A few months ago, we went on a wheel run for the first time, and it kicked my butt. I learned many new things about using a wheelchair, and it gave me a newfound respect for my daughter — respect that I must admit I ought to have had all along. Yesterday, Namine and I went on another wheel run.

It just so happened that there was a parade going on when we went on our run. (I’m just going to refer to it as a run from here on out. I trust you understand what I mean.) The path we went on had a sidewalk, and a very large hill. Namine is quick in her wheelchair, but sometimes she still needs help with steep hills. So, I offered to do what she sometimes does herself in basketball practice: I offered to pull her up the hill.

It was still a workout for Namine, since she was holding herself and her chair against the downward pull of gravity on a hill. I may have overestimated my own ability, because I was not able to maintain the speed I’d started off with. Still, we kept on — me pulling us, and Namine holding on.

Because there was a parade going through on the other side of the road, people were all lined up on the grass. (None were on the sidewalk, luckily.) We attracted plenty of attention on our own, and no less than seven people came over to push us up the hill.

“No, thank you,” I said every time.

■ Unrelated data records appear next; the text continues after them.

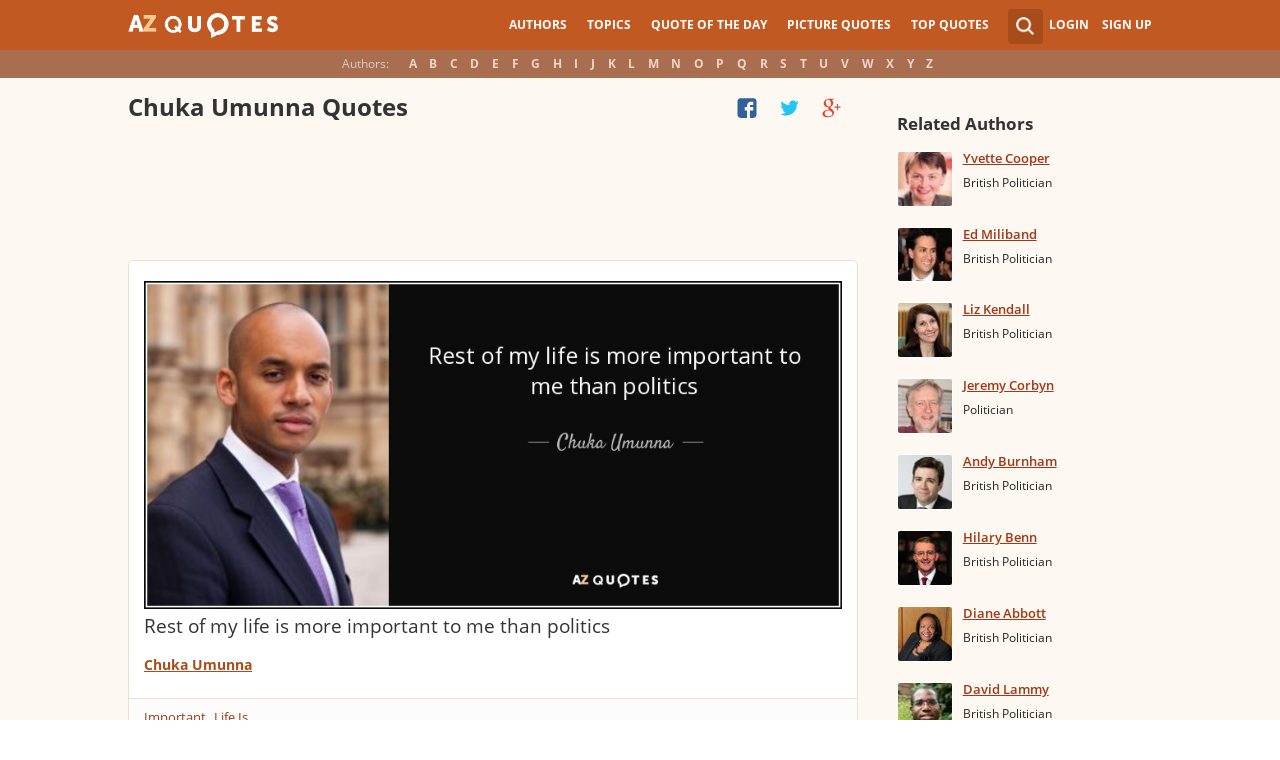

--- FILE ---
content_type: text/html; charset=utf-8
request_url: https://www.google.com/recaptcha/api2/aframe
body_size: 267
content:
<!DOCTYPE HTML><html><head><meta http-equiv="content-type" content="text/html; charset=UTF-8"></head><body><script nonce="JfecSxCMiAz7sE_V2EpWVw">/** Anti-fraud and anti-abuse applications only. See google.com/recaptcha */ try{var clients={'sodar':'https://pagead2.googlesyndication.com/pagead/sodar?'};window.addEventListener("message",function(a){try{if(a.source===window.parent){var b=JSON.parse(a.data);var c=clients[b['id']];if(c){var d=document.createElement('img');d.src=c+b['params']+'&rc='+(localStorage.getItem("rc::a")?sessionStorage.getItem("rc::b"):"");window.document.body.appendChild(d);sessionStorage.setItem("rc::e",parseInt(sessionStorage.getItem("rc::e")||0)+1);localStorage.setItem("rc::h",'1768809164940');}}}catch(b){}});window.parent.postMessage("_grecaptcha_ready", "*");}catch(b){}</script></body></html>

I didn’t say much else, aside from the occasional “I got it,” to ward off another would-be helpful soul. One woman, whom I did not see, grabbed the back of my wheelchair and started pushing. I’m pretty sure I was polite — at least with my words, although it’s possible I snapped a bit — when I said, “I can do it on my own, thank you.”

Should I have mentioned I wasn’t disabled? Should I have gotten out of the wheelchair? Neither of those things occurred to me at the time. I was simply focused on getting us up the hill. I did get a little more annoyed every time someone new came up and offered to push us up the hill. I can only imagine how Namine feels — so I asked her.

Most of Namine’s friends are able-bodied. Some of them like to push her when she’s in her wheelchair. Sometimes she’ll allow it, but most of the time she prefers to push herself. She doesn’t always wheel as fast as they’re walking, but that’s not the point. The point is independence, something about which Namine has always been adamant.

If Namine is struggling to get up a hill, or her arms are tired or hurting, she’s not opposed to accepting help. She’s told me before, and she reiterated it after I asked, that she wouldn’t be able to do what she is able to now without having been helped in the past. As usual, she’s right. But even in accepting help, notice that she has autonomy, provided a person asks first.

Countless people have helped her, and I’m not just talking about Jessica and myself, and our families. Countless doctors, nurses, hospital and therapy staff have been there for her, helping her along the way.

My daughter continues to amaze me. I’m not done learning from her.